Religious Practice: Those who worshiped weekly were most likely to report feeling satisfied during intercourse with their current sexual partner (97 percent). This satisfaction decreased as regular worship decreased: 96.5 percent of those who worshiped less than weekly but at least monthly, 93.7 percent of those who worshiped less than monthly, and 92 percent of those who never worshiped reported feeling satisfied during intercourse.

Family Structure and Religious Practice Combined: Those in intact marriages who worshiped weekly were most likely to report feeling satisfied during intercourse (98.1 percent). Those in intact marriages who never worshiped (95.7 percent), those in non-intact family structures or who were single who worshiped weekly (94.3 percent), and those in non-intact family structures or those who were single who never worshiped (91.7 percent) were less likely to feel satisfied during intercourse with their current sexual partner.

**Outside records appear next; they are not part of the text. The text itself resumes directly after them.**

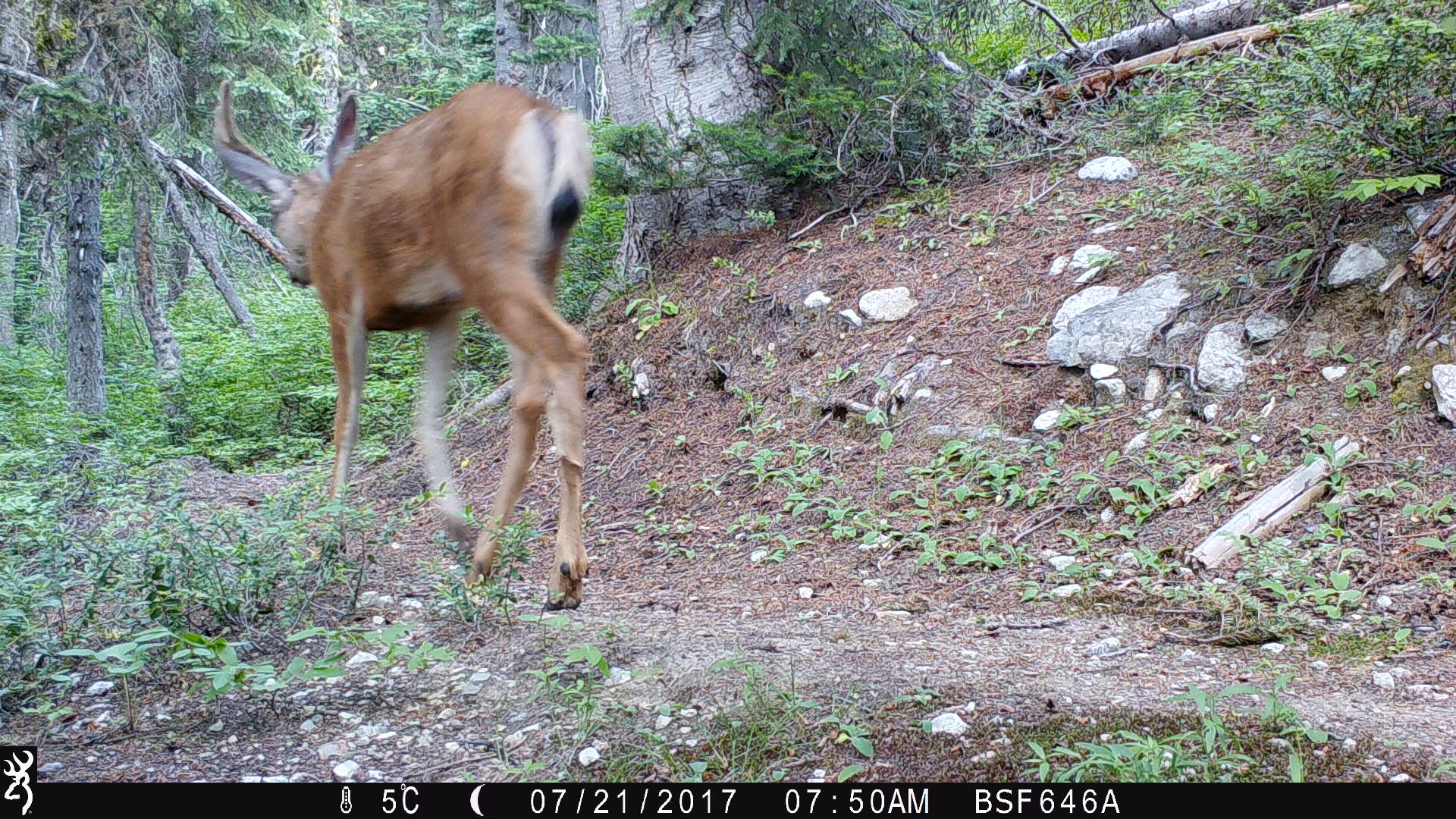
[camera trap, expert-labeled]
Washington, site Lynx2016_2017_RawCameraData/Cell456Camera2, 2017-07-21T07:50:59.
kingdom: Animalia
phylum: Chordata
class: Mammalia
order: Artiodactyla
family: Cervidae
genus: Odocoileus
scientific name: Odocoileus hemionus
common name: mule deer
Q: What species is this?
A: Odocoileus hemionus (mule deer).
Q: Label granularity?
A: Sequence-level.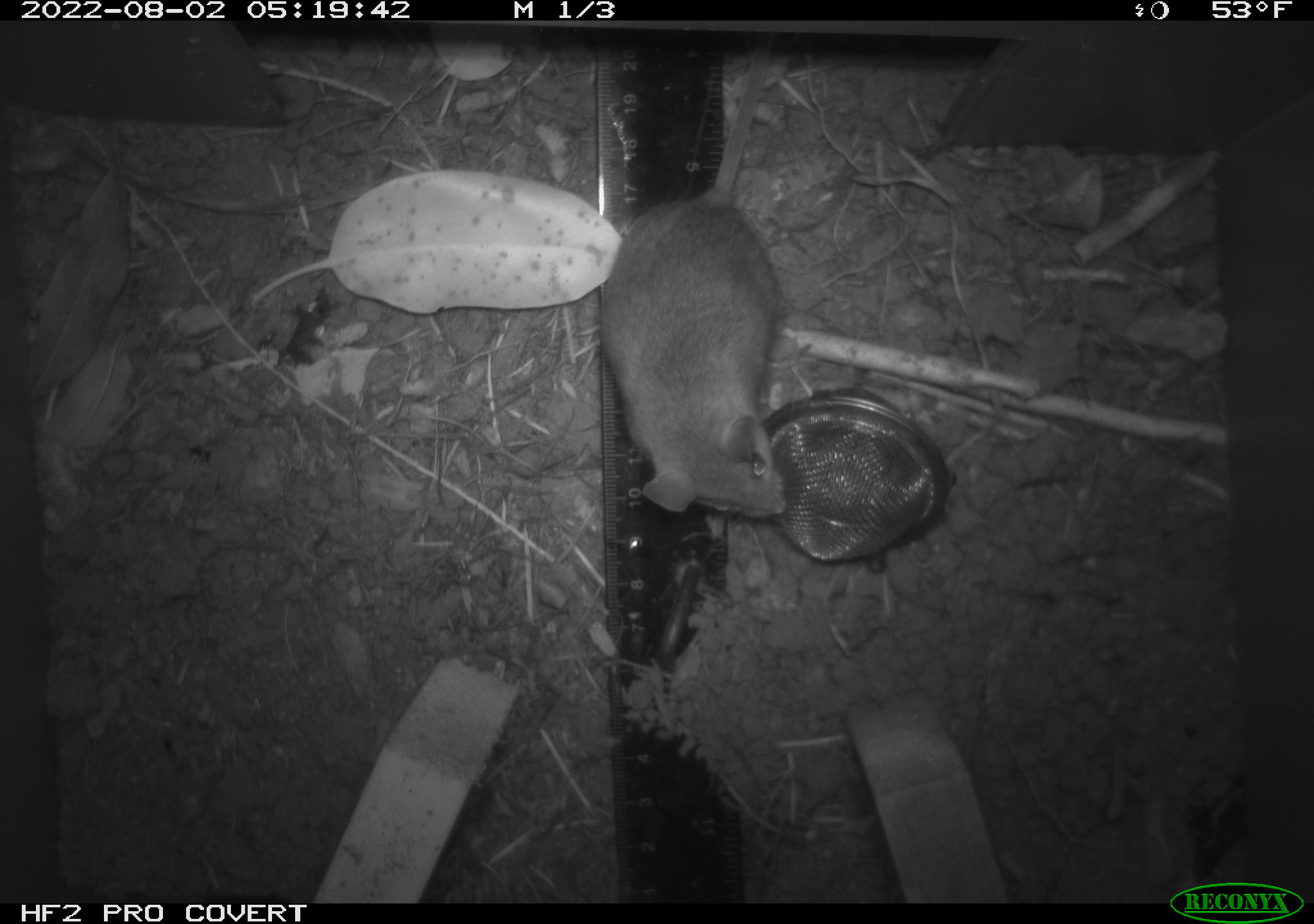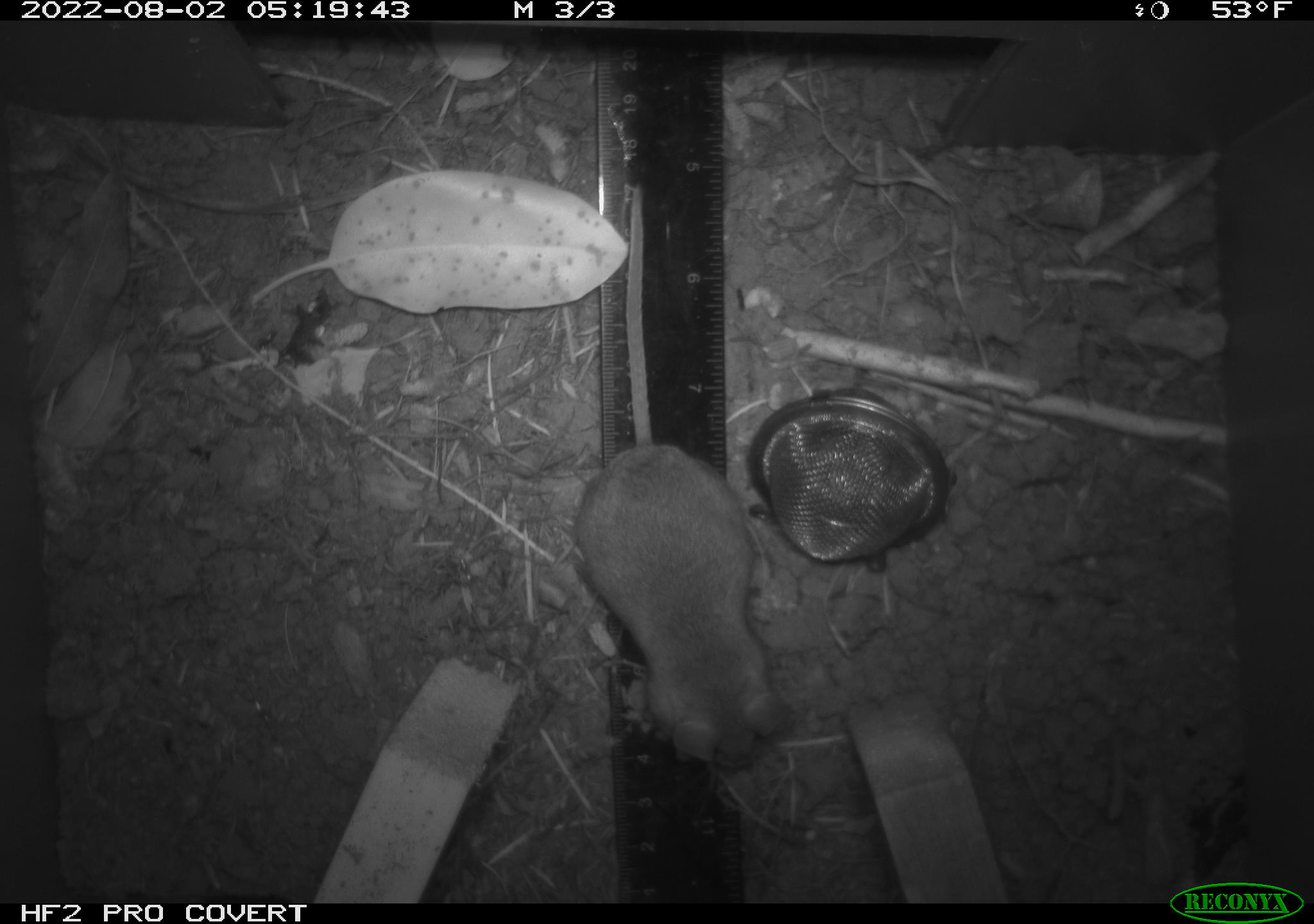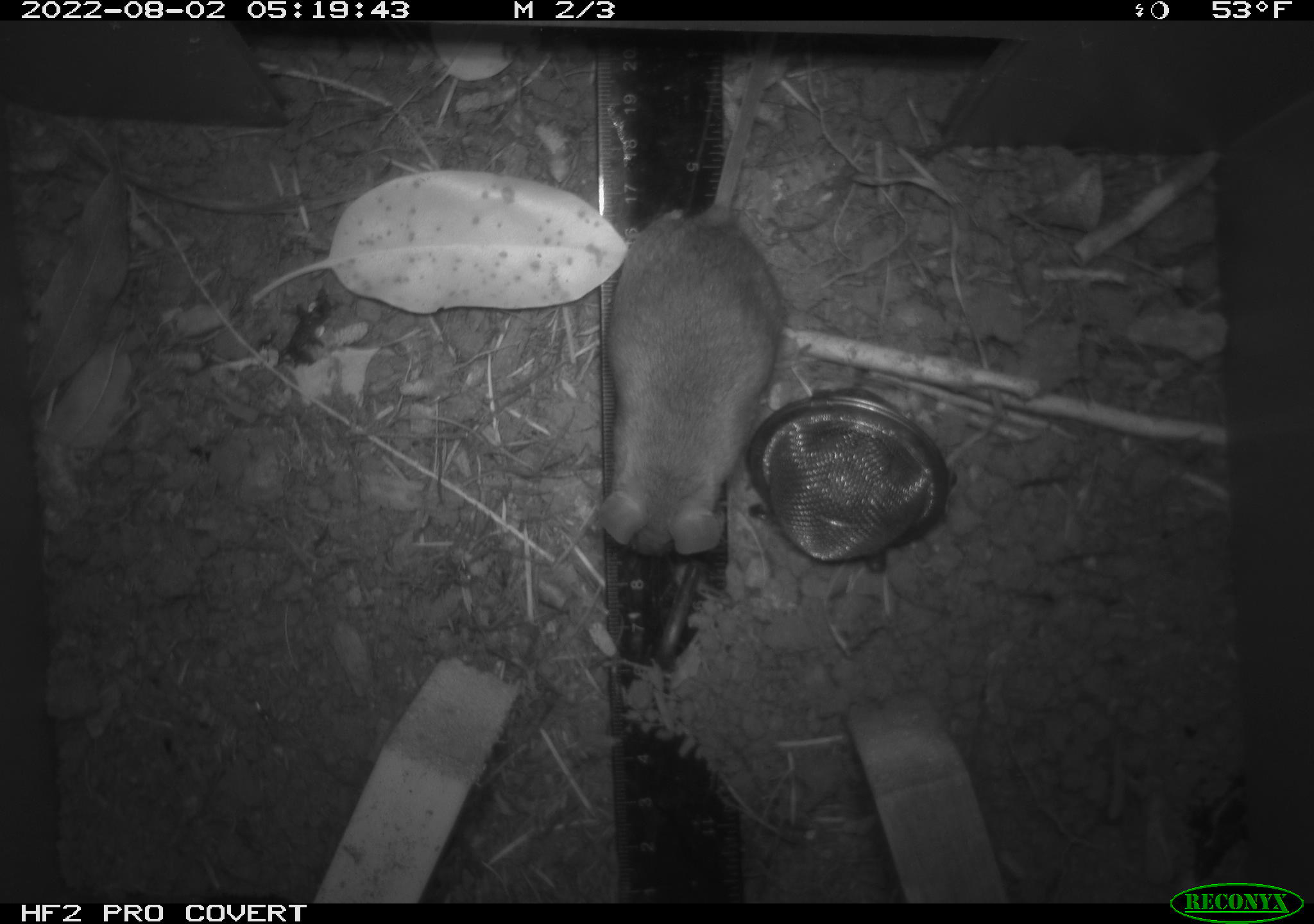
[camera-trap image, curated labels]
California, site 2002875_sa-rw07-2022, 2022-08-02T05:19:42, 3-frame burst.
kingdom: Animalia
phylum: Chordata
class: Mammalia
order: Rodentia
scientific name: Rodentia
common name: mouse species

Related Insights from Other Studies: Communication within a relationship and sexual satisfaction independently predict overall marital satisfaction. When couples communicate successfully, sexual satisfaction does not greatly increase marital satisfaction. Conversely, if couples do not communicate well but are sexually satisfied, they will experience greater marital satisfaction than if they had a less satisfying sexual relationship. Thus, sexual satisfaction in a relationship may compensate for the negative effects of poor communication on overall satisfaction in a marriage relationship.[2]

 

[1] These charts draw on data collected by the 1992 National Health and Social Life Survey

[2] Samantha Litzinger and Kristina Coop Gordon, “Exploring Relationships Among Communication, Sexual Satisfaction, and Marital Satisfaction,” Journal of Sex and Marital Therapy 31, no. 5 (2005): 409-424.